De meeste kinderen worden gezond geboren, maar een klein percentage van de kinderen heeft bij de geboorte een aangeboren aandoening. Door middel van onderzoek kan er worden nagegaan of er sprake is van een verhoogde kans op een dergelijke aandoening (prenatale screening) of kan een dergelijke aandoening worden opgespoord (prenatale diagnostiek).
Prenatale screening
Onder prenatale screening valt de combinatietest, de NIPT (Niet Invasieve Prenatale Test) en de 20 wekenecho. Alle zwangere vrouwen kunnen gebruik maken van prenatale screening. Deze onderzoeken zijn zonder risico's voor de baby. Onderzoek naar aangeboren afwijkingen gebeurt op eigen verzoek en is niet verplicht.

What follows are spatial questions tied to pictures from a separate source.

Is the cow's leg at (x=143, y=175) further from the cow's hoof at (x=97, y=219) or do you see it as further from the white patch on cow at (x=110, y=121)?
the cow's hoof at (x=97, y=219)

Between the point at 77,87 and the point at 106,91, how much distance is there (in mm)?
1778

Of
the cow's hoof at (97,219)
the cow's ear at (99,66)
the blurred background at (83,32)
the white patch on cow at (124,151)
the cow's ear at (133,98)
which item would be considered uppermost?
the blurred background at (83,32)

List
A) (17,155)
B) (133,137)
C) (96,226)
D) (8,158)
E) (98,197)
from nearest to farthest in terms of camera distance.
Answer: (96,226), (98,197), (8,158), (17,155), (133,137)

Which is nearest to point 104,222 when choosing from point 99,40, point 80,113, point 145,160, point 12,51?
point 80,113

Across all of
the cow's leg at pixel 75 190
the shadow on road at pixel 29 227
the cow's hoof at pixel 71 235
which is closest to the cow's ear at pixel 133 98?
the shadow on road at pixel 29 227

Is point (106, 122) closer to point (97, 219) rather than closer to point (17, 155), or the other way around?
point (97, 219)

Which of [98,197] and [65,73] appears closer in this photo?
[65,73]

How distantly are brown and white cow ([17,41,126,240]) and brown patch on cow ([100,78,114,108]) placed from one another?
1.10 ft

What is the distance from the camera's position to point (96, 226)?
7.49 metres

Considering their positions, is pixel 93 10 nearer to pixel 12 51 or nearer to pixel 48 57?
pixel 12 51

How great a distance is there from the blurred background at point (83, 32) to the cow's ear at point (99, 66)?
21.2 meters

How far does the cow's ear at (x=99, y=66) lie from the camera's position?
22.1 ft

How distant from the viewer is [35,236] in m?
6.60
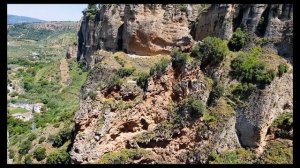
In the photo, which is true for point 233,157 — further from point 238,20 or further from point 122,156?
point 238,20

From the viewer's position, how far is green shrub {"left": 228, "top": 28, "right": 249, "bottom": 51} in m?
35.1

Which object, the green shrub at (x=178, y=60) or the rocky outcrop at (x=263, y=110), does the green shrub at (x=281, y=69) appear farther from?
the green shrub at (x=178, y=60)

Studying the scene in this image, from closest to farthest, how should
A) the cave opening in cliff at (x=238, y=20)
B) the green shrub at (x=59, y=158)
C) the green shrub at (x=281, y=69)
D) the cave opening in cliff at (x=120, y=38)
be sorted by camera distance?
the green shrub at (x=281, y=69) → the green shrub at (x=59, y=158) → the cave opening in cliff at (x=238, y=20) → the cave opening in cliff at (x=120, y=38)

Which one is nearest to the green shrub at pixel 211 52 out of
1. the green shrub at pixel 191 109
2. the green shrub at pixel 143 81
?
the green shrub at pixel 191 109

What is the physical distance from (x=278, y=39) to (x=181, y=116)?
8.44 metres

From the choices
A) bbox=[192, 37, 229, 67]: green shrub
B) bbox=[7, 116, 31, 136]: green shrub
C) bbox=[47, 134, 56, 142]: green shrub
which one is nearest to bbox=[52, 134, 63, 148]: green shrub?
bbox=[47, 134, 56, 142]: green shrub

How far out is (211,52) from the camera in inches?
1373

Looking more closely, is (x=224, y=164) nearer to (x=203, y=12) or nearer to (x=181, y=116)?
(x=181, y=116)

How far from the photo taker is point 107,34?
165 feet

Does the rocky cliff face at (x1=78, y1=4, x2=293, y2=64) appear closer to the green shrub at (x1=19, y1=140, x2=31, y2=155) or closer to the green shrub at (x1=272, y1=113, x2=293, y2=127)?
the green shrub at (x1=272, y1=113, x2=293, y2=127)

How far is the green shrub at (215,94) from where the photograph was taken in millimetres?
33219

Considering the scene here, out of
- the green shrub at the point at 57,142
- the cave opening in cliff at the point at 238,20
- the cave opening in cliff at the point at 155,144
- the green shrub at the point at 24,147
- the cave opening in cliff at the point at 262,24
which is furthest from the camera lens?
the green shrub at the point at 24,147

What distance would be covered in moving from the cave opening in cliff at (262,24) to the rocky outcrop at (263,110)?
13.3ft

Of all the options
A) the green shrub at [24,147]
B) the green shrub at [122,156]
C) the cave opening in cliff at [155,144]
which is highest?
the cave opening in cliff at [155,144]
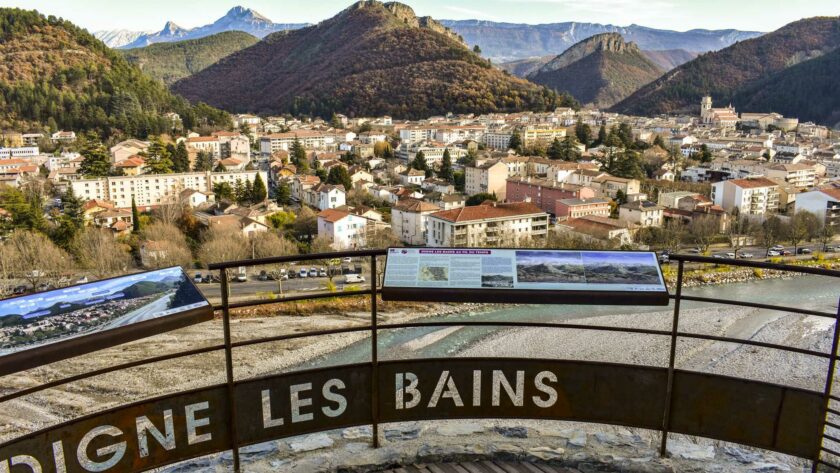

We bespreken (indien gewenst) de mogelijkheden van screening rond de 10-11 weken zwangerschap. We adviseren om voorafgaand aan het gesprek al informatie hierover te nemen. Dit helpt om gericht vragen te stellen en kan helpen bij eventuele keuzes. Voor meer informatie over prenatale screening verwijzen wij naar de volgende websites en folders:
- www.onderzoekvanmijnongeborenkind.nl
- www.meerovernipt.nl
- Informatiefolder screening op down- edward- en patausyndroom
- Informatiefolder RIVM 20 wekenecho
Prenatale diagnostiek
Onder prenatale diagnostiek valt de vlokkentest (chorion) en de vruchtwaterpunctie (amnionpunctie). De vlokkentest en de vruchtwaterpunctie bieden vrijwel 100% zekerheid over de opgespoorde aangeboren afwijkingen. Deze technieken zijn echter niet geheel zonder risico. Niet iedereen komt in aanmerking voor prenatale diagnostiek. Redenen om in aanmerking te komen kunnen zijn:
- als blijkt uit de combinatietest en/of uit de NIPT dat er een verhoogd risico is op een aangeboren afwijking;
- je hebt een ziekte waarbij een verhoogde kans bestaat op aangeboren afwijkingen;
- er zijn erfelijke ziekten en/of aangeboren afwijkingen in de naaste familie (van jezelf/partner);
- je gebruikt(e) medicijnen die schadelijk zijn voor de zwangerschap.